# Excerpted text:
= = = = =

He stopped short, however, of calling for an independent investigation, going so far as to allow Evans to vote on his own discipline. (Evans voted against it.)

Evans was forced to resign as chairman of the board at WMATA in June, after the Post exposed a legal memo prepared by an outside law firm that said he “knowingly” violated ethics rules on behalf of friends and clients. 

Only then did Mendelson introduce legislation to authorize the Council to launch its own probe. 

A couple of weeks after the Council voted on that measure, Mendelson finally retained O’Melveny & Myers to conduct an outside investigation into Evans’s business activities while serving on the Council. 

Mendelson kept signaling completion of the O’Melveny report, which nevertheless dragged on past Labor Day and into the fall legislative session. 

In September, the pace of the entire saga prompted Post columnist Colbert King to blast the Council for its  “myopic handling of embattled member Jack Evans,” an “exercise in klutziness were the situation not so serious.”

By then, King wrote, Evans had his home raided by the FBI and been fined $20,000 by the  Board of Ethics and Government Accountability for using his Council office for personal gain.

= = = = =

# Tasks to carry out:
a) Decide whether each statement agrees with the Jack Evans excerpt: (i) Evans voted against his own discipline; (ii) Mendelson retained O’Melveny & Myers before the Council voted on the measure authorizing its own probe; (iii) the O’Melveny report was completed before Labor Day. Answer yes or no for each and quote the words from the excerpt that decide it.
b) Extend the Jack Evans excerpt with a few sentences that pick up after its final sentence.

(Excerpts of spatial question data)

= = = = =

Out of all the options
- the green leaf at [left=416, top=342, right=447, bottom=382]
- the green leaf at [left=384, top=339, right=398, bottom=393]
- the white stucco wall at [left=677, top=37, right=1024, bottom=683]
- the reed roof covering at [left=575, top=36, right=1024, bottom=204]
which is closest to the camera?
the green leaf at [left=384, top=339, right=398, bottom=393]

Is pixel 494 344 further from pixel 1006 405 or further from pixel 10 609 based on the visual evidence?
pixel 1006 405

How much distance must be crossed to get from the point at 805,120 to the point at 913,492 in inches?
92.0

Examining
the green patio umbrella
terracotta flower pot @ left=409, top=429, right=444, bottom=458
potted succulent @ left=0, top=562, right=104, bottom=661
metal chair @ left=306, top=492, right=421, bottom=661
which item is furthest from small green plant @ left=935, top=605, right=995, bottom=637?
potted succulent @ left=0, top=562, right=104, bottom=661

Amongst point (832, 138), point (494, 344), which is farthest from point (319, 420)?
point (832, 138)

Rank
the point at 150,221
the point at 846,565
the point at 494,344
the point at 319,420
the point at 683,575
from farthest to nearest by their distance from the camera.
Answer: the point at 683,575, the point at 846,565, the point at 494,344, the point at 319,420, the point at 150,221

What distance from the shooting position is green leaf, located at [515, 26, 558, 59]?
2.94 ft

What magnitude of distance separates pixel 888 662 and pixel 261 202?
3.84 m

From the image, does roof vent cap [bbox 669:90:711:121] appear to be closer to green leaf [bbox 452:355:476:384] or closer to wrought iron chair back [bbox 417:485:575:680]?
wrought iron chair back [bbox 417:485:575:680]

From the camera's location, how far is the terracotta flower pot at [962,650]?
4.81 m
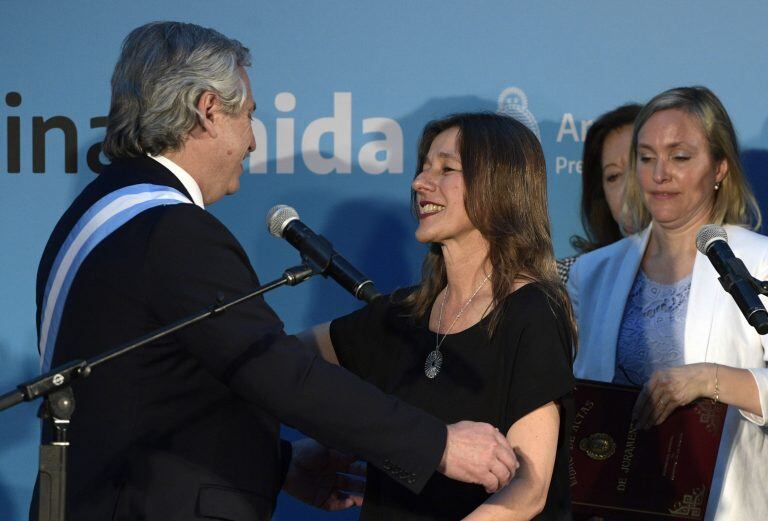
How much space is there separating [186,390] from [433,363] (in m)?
0.64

= = = = =

# Answers to the exercise:
a)
(i) Yes: "(Evans voted against it.)"
(ii) No: "A couple of weeks after the Council voted on that measure, Mendelson finally retained O’Melveny & Myers"
(iii) No: "which nevertheless dragged on past Labor Day and into the fall legislative session"

b)
Yet the O’Melveny report would be delayed further, Mendelson said, due to the lack of cooperation in the probe by key witnesses. (Again, he allowed Evans to vote on a measure to ask the D.C. Superior Court to enforce witness subpoenas. Evans voted against it.)

It wasn’t until November 5, when the O’Melveny report became public, that Evans’s political future appeared doomed, and Mendelson stated that he had “obliterated the public trust.” 

Cautious observers of politics might feel obliged to applaud Mendelson’s deliberative nature–if it wasn’t for  the events of the previous legislative session, and the way he handled the Evans scandal.

For Evans–and DeWitt, and Bowser, and possibly Mendelson–sports betting was like the Holy Grail. But the Evans scandal was in the way. 

In an early July breakfast meeting of the Council,  Mendelson tried to advance the betting initiative while responding to increased pressure to deal with the scandal. He continued to hold off calls to remove Evans from his committees, saying it would “disenfranchise” Ward 2 voters and “emasculate” Evans.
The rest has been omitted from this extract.